Atypical Presentation of Drug-Induced Thrombotic Microangiopathy: Time Does Not Matter

Session Information

Category: Onconephrology

  • 1700 Onconephrology

Authors

  • Veguilla Rivera, Nahomie Ivette, University of South Florida, Tampa, Florida, United States
  • Dhamelia, Archi Kishorbhai, University of South Florida, Tampa, Florida, United States
  • Rosaly Martinez, Jan Paul, University of South Florida, Tampa, Florida, United States
  • Punchayil Narayanankutty, Naveen, University of South Florida, Tampa, Florida, United States
Introduction

Thrombotic Microangiopathy (TMA) is a disorder that causes disseminated occlusive microvascular thrombosis, thrombocytopenia, and end organ damage, commonly in the kidneys and brain.
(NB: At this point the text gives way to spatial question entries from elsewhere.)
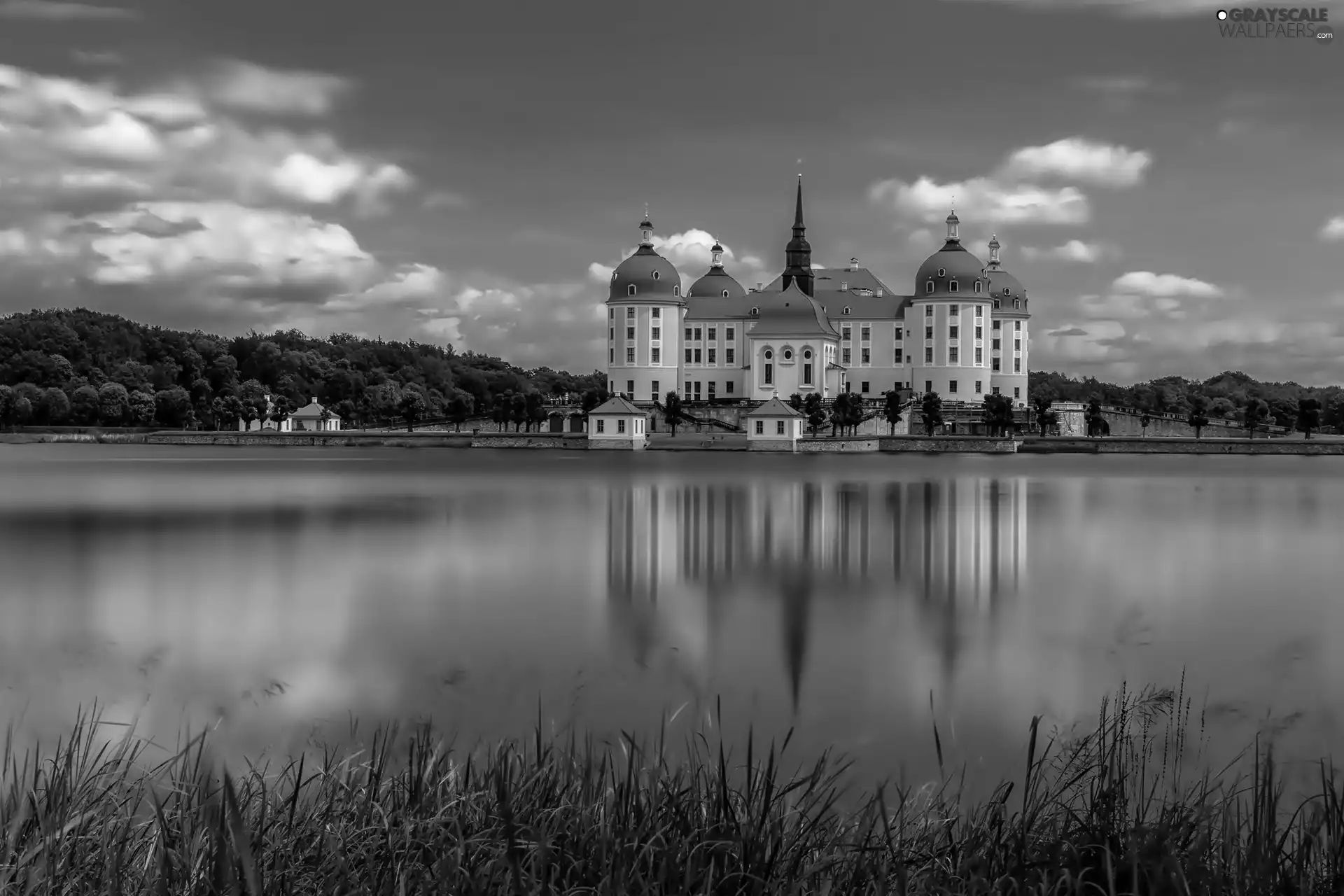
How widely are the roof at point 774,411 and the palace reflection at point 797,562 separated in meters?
34.5

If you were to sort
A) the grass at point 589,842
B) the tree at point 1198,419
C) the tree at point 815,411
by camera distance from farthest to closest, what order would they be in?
the tree at point 1198,419 < the tree at point 815,411 < the grass at point 589,842

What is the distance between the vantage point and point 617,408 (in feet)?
234

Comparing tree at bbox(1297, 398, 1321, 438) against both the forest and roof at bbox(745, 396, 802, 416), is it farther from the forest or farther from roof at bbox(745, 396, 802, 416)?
roof at bbox(745, 396, 802, 416)

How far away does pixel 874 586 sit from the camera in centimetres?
1509

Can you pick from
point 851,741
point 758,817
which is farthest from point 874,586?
point 758,817

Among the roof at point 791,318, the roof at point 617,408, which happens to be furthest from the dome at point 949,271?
the roof at point 617,408

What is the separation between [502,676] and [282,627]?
351 centimetres

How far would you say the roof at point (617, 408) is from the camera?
70.8m

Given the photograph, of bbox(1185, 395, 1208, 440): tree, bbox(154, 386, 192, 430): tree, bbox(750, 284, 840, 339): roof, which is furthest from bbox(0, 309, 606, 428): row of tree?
bbox(1185, 395, 1208, 440): tree

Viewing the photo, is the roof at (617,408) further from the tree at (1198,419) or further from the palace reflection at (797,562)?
the palace reflection at (797,562)

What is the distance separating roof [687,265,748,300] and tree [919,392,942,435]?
19.7 meters

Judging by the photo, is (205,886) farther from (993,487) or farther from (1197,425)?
(1197,425)

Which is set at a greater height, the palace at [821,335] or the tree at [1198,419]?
the palace at [821,335]

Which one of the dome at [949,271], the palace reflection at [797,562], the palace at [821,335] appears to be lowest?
the palace reflection at [797,562]
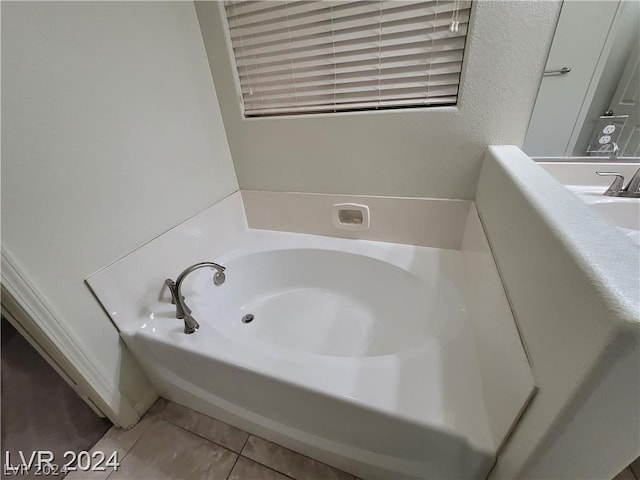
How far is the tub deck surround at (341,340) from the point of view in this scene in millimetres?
652

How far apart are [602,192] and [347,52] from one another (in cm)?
113

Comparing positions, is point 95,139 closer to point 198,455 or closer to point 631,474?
point 198,455

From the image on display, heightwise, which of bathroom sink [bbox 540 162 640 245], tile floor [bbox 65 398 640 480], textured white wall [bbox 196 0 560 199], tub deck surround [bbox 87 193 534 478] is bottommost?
tile floor [bbox 65 398 640 480]

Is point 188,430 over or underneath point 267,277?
underneath

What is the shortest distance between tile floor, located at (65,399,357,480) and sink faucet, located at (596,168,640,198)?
142 centimetres

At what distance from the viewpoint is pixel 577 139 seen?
110cm

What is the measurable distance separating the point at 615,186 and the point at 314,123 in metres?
1.21

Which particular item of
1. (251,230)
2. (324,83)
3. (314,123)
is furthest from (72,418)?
(324,83)

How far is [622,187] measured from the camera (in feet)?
3.30

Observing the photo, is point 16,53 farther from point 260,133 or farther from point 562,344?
point 562,344

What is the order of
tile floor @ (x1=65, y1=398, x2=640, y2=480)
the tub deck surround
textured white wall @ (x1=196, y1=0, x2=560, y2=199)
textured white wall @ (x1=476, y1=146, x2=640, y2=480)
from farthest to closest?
1. tile floor @ (x1=65, y1=398, x2=640, y2=480)
2. textured white wall @ (x1=196, y1=0, x2=560, y2=199)
3. the tub deck surround
4. textured white wall @ (x1=476, y1=146, x2=640, y2=480)

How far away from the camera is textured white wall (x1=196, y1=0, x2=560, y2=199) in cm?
86

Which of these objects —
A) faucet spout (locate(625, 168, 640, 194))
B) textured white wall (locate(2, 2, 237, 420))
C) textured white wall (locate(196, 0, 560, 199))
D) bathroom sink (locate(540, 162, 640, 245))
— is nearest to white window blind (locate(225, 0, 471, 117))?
textured white wall (locate(196, 0, 560, 199))

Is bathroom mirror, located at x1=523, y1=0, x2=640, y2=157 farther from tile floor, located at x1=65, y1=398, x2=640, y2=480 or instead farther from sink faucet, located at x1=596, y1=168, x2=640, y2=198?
tile floor, located at x1=65, y1=398, x2=640, y2=480
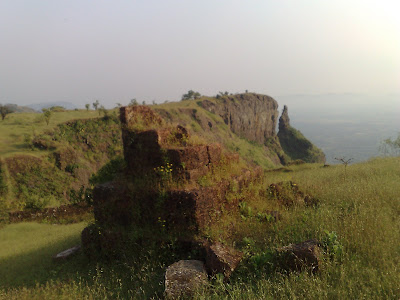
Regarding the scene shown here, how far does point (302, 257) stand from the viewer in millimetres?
5062

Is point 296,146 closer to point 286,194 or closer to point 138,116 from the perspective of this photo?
point 286,194

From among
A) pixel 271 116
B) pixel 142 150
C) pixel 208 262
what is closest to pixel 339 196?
pixel 208 262

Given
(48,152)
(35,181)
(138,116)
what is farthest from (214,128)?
(138,116)

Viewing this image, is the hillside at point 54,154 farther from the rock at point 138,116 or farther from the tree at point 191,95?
the tree at point 191,95

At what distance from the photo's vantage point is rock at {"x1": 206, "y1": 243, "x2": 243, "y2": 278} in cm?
565

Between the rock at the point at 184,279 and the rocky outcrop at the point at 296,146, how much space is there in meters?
123

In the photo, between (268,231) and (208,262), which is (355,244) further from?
(208,262)

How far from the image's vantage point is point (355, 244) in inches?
219

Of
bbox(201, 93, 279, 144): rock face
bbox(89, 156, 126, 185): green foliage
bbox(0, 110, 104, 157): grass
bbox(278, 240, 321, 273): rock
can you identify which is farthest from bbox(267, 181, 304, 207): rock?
bbox(201, 93, 279, 144): rock face

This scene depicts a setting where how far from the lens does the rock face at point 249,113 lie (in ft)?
377

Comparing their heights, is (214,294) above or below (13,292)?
above

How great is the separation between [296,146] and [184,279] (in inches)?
5391

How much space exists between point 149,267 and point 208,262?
1886mm

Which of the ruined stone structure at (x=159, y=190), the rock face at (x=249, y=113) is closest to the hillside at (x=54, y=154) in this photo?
the ruined stone structure at (x=159, y=190)
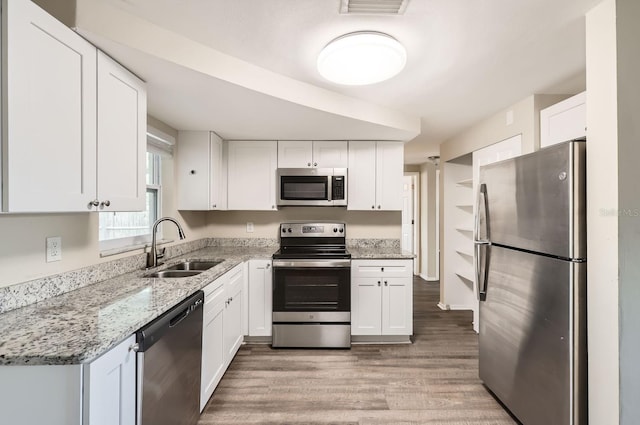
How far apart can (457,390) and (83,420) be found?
227 cm

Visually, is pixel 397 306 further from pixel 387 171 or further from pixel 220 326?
pixel 220 326

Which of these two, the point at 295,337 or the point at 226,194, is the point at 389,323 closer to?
the point at 295,337

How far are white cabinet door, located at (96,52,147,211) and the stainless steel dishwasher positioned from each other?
0.65m

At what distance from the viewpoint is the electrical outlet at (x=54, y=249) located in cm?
147

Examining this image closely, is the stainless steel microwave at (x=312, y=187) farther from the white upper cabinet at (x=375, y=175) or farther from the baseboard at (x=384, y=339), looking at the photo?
the baseboard at (x=384, y=339)

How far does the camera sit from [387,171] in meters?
3.25

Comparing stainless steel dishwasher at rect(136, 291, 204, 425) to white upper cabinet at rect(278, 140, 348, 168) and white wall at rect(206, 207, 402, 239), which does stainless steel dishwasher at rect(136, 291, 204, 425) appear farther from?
white upper cabinet at rect(278, 140, 348, 168)

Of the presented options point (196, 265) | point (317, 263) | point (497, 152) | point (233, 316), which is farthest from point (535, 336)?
point (196, 265)

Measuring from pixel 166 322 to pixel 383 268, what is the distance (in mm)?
2061

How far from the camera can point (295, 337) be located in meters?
2.80

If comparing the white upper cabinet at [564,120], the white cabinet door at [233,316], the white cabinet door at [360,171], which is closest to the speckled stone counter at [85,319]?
the white cabinet door at [233,316]

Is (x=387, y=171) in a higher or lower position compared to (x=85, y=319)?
higher

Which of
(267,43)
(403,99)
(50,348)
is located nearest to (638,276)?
(403,99)

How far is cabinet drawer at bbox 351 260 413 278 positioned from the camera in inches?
114
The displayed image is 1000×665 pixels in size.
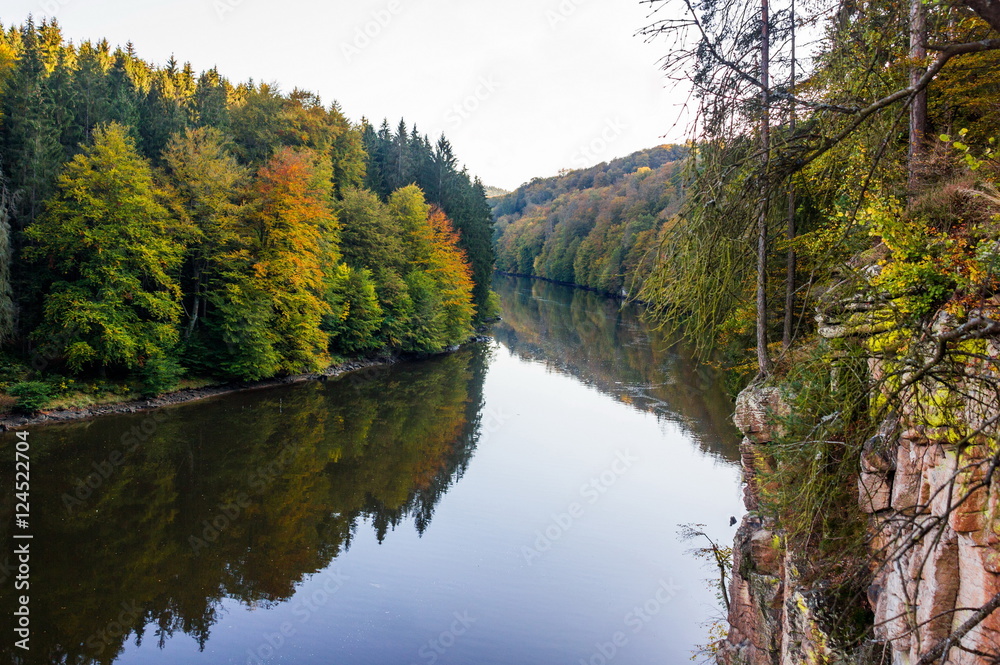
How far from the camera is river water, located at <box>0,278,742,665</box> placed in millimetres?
10391

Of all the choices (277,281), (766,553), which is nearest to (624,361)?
(277,281)

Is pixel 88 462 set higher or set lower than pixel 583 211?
lower

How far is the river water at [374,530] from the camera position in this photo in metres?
10.4

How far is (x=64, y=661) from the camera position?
30.6 ft

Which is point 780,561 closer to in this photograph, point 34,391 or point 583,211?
point 34,391

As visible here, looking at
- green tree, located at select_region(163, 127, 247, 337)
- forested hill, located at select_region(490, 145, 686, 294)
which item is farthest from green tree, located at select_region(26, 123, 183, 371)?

In cancer patients, especially those in multi-drug chemotherapy regimens, TMA is a diagnostic challenge due to overlap with other thrombotic disorders such as TTP, aHUS, and DIC. TMA can occur as a manifestation of the cancer itself and has been reported in mucin-producing adenocarcinomas. Chemotherapy-associated TMA can occur due to immune-mediated reaction or dose-dependent toxicity. TMA secondary to VEGF inhibitors has been described; however, literature reporting TMA due to Tyrosine Kinase Inhibitors (TKI) is limited. We present a case of TMA secondary to lenvatinib and bevacizumab.

Case Description

We report a case of a 31-year-old man with history of metastatic hepatocellular adenocarcinoma who was referred to the hospital with nephrotic-range proteinuria. Prior therapy regimen included bevacizumab and more recently Lenvatinib, last dose 3 weeks prior presentation of AKI. Creatinine increased to 4 mg/dL from a baseline of 1.5 mg/dL. Coagulation panel, ADAMST13 were normal. ALP and LDH were elevated. Other bloodwork revealed new thrombocytopenia and hypoalbunemia. TTP, aHUS and DIC were ruled out. Due to unclear cause, patient underwent renal biopsy that showed Chronic thrombotic microangiopathy with FSGS. After confirmation of results, patient remained on therapy for HCC and was offered hemodialysis.

Discussion

This case highlights the importance of evaluating the etiology of TMA, particularly in patients on chemotherapy independent of the time of administration of therapy. Distinguishing the cause of AKI in this patient is clinically important for appropiate treatment and avoidance of future drug toxicity. It also shows that renal biopsy can aid in the diagnosis. Restarting the offending medication a lower dose may help to avoid recurrent TMA.